_DIRECTIVE_:
Emit the line that holds "Which is farther from" and all lines following it through the end of the data, verbatim, and nothing else.

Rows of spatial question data

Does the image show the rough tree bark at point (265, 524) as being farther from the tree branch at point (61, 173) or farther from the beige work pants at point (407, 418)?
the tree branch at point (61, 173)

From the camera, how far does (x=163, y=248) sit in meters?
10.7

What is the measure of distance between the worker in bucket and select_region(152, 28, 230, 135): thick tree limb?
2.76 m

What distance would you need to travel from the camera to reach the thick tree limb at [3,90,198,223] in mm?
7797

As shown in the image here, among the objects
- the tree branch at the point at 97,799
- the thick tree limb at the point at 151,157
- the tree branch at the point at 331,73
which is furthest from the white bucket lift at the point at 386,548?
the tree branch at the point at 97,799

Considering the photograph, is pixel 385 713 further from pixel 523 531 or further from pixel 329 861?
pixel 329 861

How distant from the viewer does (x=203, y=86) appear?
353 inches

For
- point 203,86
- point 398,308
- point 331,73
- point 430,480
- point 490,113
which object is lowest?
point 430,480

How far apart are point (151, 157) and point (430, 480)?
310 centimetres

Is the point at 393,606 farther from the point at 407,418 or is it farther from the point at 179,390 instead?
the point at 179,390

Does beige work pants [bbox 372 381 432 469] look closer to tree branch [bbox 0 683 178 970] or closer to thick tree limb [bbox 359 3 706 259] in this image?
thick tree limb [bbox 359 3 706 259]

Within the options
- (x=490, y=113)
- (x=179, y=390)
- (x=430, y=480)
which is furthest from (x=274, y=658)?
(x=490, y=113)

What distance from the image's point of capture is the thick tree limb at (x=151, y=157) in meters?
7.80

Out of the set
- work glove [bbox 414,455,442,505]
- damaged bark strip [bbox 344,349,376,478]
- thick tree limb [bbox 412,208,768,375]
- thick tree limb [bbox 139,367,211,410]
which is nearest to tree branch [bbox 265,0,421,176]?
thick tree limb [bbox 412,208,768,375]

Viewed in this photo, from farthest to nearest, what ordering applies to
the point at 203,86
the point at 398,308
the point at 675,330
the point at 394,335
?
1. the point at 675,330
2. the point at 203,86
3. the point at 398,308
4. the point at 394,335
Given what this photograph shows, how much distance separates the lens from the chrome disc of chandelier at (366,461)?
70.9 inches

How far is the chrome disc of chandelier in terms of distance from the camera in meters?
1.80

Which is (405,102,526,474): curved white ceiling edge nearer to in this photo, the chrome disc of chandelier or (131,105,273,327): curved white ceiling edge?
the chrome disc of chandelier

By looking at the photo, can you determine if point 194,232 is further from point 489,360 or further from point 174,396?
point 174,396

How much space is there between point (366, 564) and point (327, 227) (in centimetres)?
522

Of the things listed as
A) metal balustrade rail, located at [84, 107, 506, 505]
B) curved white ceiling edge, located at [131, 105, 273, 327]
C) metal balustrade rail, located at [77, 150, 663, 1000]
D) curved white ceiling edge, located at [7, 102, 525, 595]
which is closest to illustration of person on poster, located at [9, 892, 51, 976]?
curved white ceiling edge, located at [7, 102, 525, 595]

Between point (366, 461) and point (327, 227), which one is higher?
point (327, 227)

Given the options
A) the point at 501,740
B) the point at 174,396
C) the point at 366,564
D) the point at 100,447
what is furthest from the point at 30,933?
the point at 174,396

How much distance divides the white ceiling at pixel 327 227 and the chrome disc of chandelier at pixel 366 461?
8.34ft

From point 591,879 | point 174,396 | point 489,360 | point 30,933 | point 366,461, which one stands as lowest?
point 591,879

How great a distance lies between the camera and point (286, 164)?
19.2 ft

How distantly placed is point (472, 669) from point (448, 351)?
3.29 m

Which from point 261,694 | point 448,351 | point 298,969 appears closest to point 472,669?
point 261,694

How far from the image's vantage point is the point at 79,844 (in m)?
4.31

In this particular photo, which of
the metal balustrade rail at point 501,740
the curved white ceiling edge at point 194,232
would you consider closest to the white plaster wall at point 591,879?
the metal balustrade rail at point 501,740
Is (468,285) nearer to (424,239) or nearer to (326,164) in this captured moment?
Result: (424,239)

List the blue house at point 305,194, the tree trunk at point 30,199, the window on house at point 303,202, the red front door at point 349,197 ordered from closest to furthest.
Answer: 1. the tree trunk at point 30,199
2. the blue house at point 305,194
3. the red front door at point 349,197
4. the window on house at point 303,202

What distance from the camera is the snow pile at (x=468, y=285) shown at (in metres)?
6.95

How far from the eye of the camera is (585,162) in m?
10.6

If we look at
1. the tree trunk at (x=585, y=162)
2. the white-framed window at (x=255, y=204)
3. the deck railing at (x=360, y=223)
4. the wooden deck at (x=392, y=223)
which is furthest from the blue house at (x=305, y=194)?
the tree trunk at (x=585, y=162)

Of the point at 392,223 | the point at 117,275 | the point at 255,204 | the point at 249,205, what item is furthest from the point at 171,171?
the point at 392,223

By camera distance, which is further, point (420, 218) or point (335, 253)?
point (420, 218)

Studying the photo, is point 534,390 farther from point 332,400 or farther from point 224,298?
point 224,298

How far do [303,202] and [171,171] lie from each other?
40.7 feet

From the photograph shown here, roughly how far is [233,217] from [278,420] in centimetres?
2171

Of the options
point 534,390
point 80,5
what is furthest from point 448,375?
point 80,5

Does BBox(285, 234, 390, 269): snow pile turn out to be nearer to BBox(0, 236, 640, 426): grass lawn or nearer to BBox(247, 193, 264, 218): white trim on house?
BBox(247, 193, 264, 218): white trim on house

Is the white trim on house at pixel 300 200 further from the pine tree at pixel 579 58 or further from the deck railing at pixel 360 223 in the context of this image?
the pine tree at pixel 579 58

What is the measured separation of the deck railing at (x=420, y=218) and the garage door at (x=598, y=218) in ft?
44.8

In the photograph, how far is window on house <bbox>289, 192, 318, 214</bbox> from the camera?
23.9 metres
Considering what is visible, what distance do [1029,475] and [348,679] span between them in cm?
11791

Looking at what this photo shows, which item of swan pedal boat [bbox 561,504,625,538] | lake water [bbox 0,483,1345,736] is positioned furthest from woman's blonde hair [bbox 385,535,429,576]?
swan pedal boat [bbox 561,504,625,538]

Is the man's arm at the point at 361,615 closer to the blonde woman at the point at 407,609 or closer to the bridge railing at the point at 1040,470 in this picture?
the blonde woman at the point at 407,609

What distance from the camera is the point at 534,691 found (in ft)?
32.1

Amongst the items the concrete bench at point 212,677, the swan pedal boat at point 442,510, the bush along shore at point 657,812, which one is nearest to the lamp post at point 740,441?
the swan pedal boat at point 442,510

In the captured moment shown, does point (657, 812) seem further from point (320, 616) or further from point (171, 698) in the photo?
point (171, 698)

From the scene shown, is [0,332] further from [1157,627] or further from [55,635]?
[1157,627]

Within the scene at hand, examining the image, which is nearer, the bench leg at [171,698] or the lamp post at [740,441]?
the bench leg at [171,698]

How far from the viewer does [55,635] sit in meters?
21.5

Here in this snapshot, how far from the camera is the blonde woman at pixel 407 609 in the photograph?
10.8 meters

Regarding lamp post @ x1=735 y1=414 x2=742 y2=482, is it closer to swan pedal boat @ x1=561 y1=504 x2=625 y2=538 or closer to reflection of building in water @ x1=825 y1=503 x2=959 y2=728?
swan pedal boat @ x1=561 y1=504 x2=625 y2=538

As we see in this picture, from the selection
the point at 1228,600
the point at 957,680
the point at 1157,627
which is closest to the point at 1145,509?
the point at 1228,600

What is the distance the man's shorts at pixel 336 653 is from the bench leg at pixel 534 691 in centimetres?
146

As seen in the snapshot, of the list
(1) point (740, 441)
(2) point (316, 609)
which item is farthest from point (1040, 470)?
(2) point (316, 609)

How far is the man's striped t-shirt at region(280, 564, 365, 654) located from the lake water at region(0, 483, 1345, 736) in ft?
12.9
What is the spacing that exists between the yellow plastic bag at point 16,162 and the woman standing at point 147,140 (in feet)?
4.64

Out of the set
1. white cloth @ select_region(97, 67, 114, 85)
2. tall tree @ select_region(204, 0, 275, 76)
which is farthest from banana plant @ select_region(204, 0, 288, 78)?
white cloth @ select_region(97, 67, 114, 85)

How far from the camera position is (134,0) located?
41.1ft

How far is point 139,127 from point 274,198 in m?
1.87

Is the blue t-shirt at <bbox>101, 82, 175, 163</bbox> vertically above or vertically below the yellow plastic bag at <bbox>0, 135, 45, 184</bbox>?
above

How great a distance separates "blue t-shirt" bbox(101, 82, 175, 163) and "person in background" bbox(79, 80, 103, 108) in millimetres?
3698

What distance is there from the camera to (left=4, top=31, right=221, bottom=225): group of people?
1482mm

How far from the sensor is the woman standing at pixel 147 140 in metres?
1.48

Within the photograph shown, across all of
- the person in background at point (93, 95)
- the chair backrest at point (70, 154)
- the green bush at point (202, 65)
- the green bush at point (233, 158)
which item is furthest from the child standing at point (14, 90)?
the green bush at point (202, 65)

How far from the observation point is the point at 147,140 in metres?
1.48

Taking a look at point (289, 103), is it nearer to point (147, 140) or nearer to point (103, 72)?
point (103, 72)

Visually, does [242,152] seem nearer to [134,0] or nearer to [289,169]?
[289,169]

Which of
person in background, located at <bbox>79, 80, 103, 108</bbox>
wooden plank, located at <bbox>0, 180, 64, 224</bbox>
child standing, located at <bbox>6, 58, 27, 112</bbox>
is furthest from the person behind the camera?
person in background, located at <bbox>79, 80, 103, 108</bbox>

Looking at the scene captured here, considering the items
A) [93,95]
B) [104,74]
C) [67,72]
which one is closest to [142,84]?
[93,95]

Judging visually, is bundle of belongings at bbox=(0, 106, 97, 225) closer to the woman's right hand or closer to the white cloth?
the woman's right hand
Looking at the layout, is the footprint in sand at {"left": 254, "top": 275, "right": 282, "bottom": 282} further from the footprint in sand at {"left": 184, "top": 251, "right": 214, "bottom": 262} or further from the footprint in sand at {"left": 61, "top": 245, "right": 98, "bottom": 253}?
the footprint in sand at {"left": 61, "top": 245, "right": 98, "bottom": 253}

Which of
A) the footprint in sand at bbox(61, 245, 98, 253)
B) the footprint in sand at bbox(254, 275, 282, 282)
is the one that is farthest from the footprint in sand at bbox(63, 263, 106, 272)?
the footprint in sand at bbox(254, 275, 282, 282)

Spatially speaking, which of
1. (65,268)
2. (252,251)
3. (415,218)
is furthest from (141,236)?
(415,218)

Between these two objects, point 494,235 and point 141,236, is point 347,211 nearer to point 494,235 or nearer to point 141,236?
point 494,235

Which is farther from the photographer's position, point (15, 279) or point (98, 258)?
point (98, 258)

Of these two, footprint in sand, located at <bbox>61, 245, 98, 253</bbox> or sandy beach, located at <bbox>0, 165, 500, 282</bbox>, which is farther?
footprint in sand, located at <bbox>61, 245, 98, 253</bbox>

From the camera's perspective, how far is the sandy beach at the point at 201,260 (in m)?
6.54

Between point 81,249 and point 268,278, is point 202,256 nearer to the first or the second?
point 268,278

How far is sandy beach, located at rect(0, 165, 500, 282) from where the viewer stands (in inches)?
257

_TASK RESPONSE_:
Which is farther from the photographer's position, point (15, 279) or point (98, 258)?
point (98, 258)

Of these two, footprint in sand, located at <bbox>61, 245, 98, 253</bbox> or sandy beach, located at <bbox>0, 165, 500, 282</bbox>, which is farther?
footprint in sand, located at <bbox>61, 245, 98, 253</bbox>

From the camera's perspective, how far is the sandy beach at the point at 201,260 (in m)?
6.54

Between point 81,249 and point 268,278, is point 202,256 nearer to the first or the second?
point 268,278

How far is sandy beach, located at rect(0, 165, 500, 282) from where the viewer stands (in inches)?
257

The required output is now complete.